Researchers found that artificial intelligence can accurately detect and diagnose colorectal cancer from tissue scans as well or better than pathologists, according to a new study in the journal Nature Communications as reported in a news release from Tulane University.
The study, which was conducted by researchers from Tulane, Central South University in China, the University of Oklahoma Health Sciences Center, Temple University, and Florida State University, was designed to test whether AI could be a tool to help pathologists keep pace with the rising demand for their services.

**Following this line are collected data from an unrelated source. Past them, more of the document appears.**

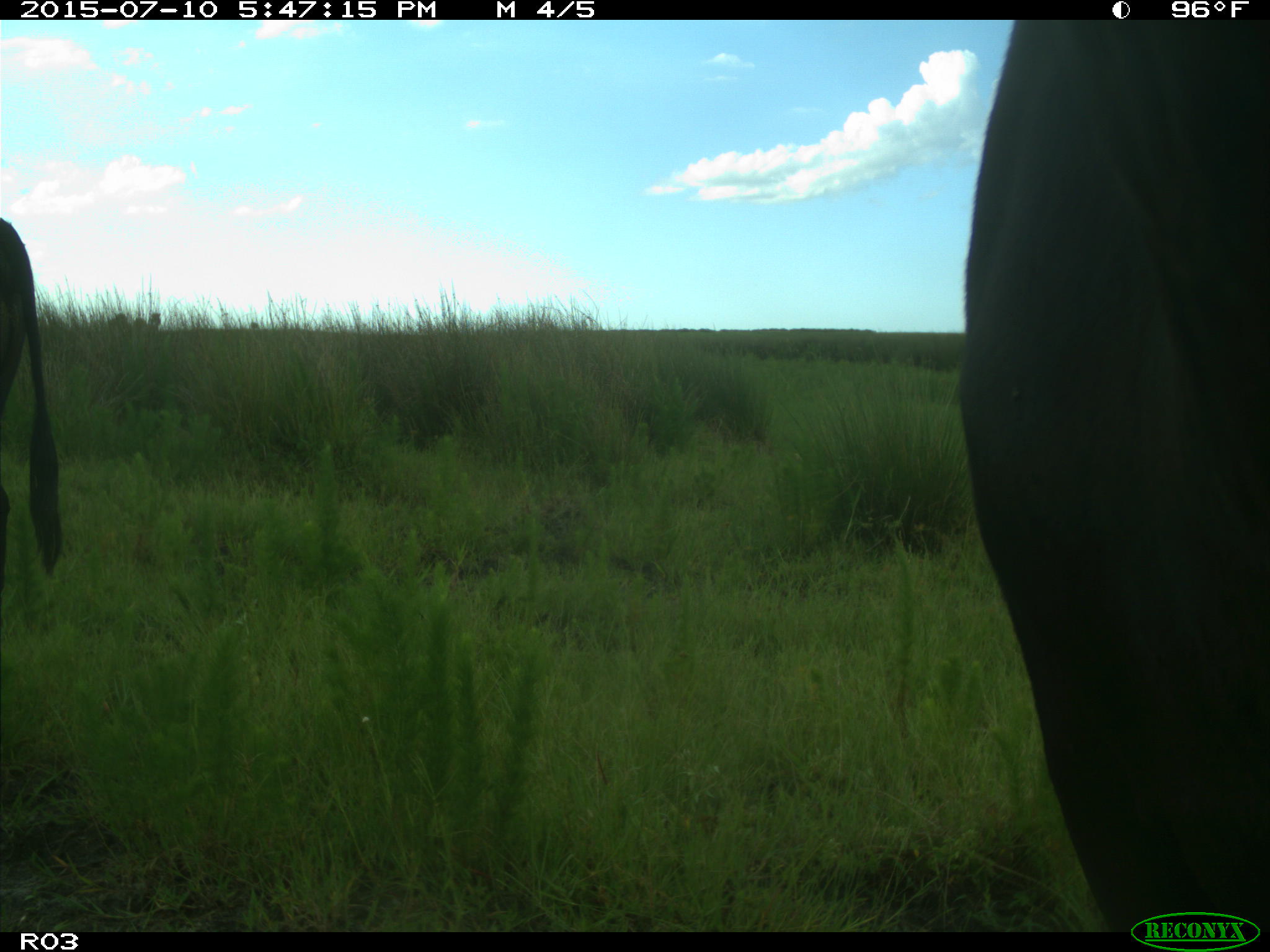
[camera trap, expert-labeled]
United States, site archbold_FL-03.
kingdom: Animalia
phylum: Chordata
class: Mammalia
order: Artiodactyla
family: Bovidae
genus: Bos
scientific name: Bos taurus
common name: domestic cow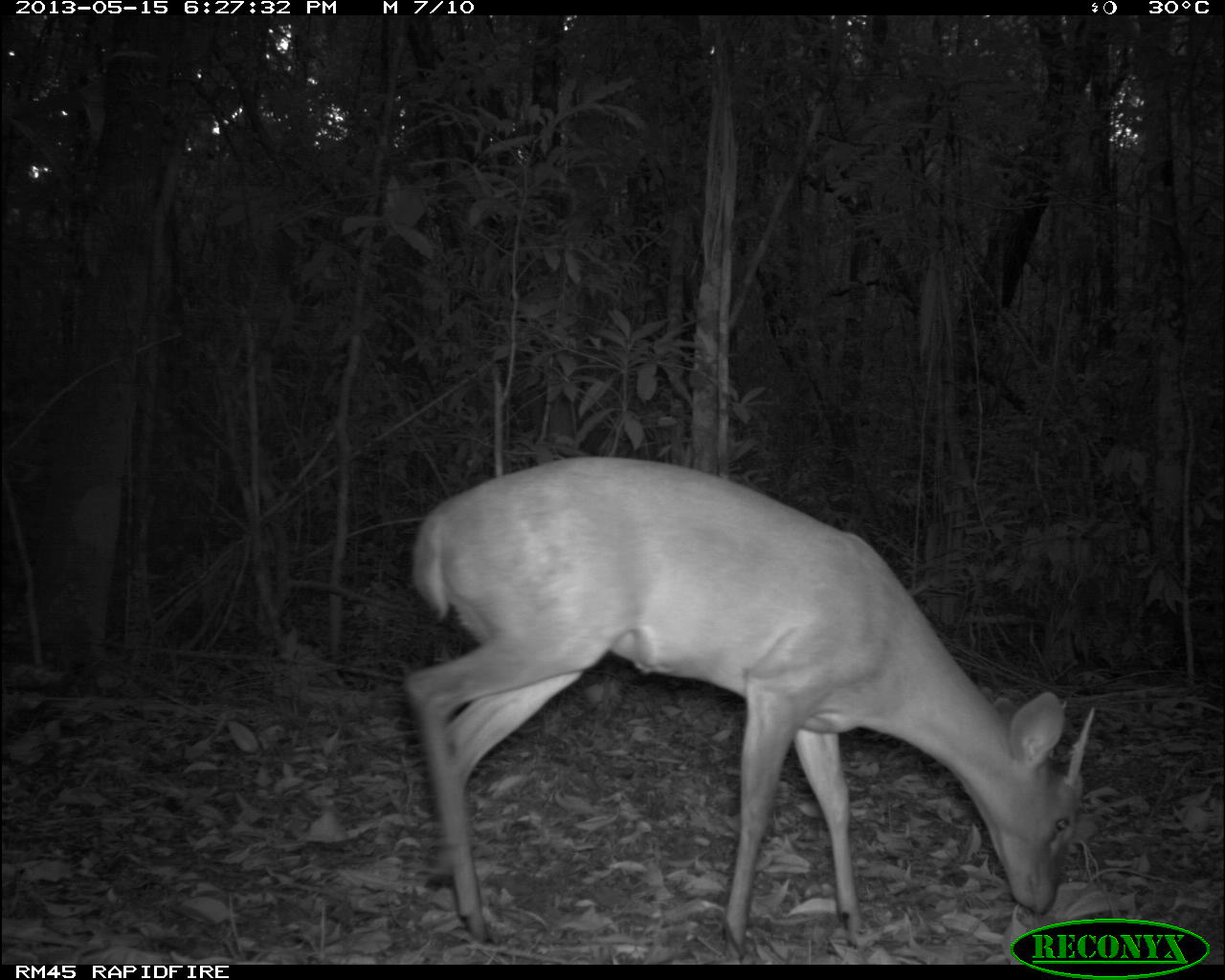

Pathologists evaluate and label thousands of histopathology images on a regular basis to tell whether someone has cancer. But their average workload has increased significantly and can sometimes cause unintended misdiagnoses due to fatigue. According to Tulane University.
“Even though a lot of their work is repetitive, most pathologists are extremely busy because there’s a huge demand for what they do, but there’s a global shortage of qualified pathologists, especially in many developing countries” said Hong-Wen Deng, PhD, Professor and Director of the Tulane Center of Biomedical Informatics and Genomics at Tulane University School of Medicine.
To conduct the study, Deng and his team collected over 13,000 images of colorectal cancer from 8,803 subjects and 13 independent cancer centers in China, Germany and the United States. Using the images, which were randomly selected by technicians, they built a machine-assisted pathological-recognition program that allows a computer to recognize images that show colorectal cancer, one of the most common causes of cancer related deaths in Europe and America.
“The challenges of this study stemmed from complex large image sizes, complex shapes, textures, and histological changes in nuclear staining,” Deng said. “But ultimately the study revealed that when we used AI to diagnose colorectal cancer, the performance is shown comparable to and even better in many cases than real pathologists.”
The area under the receiver operating characteristic (ROC) curve or AUC is the performance measurement tool that Deng and his team used to determine the success of the study. After comparing the computer’s results with the work of highly experienced pathologists who interpreted data manually, the study found that the average pathologist scored at .969 for accurately identifying colorectal cancer manually. The average score for the machine-assisted AI computer program was .98, which is comparable if not more accurate.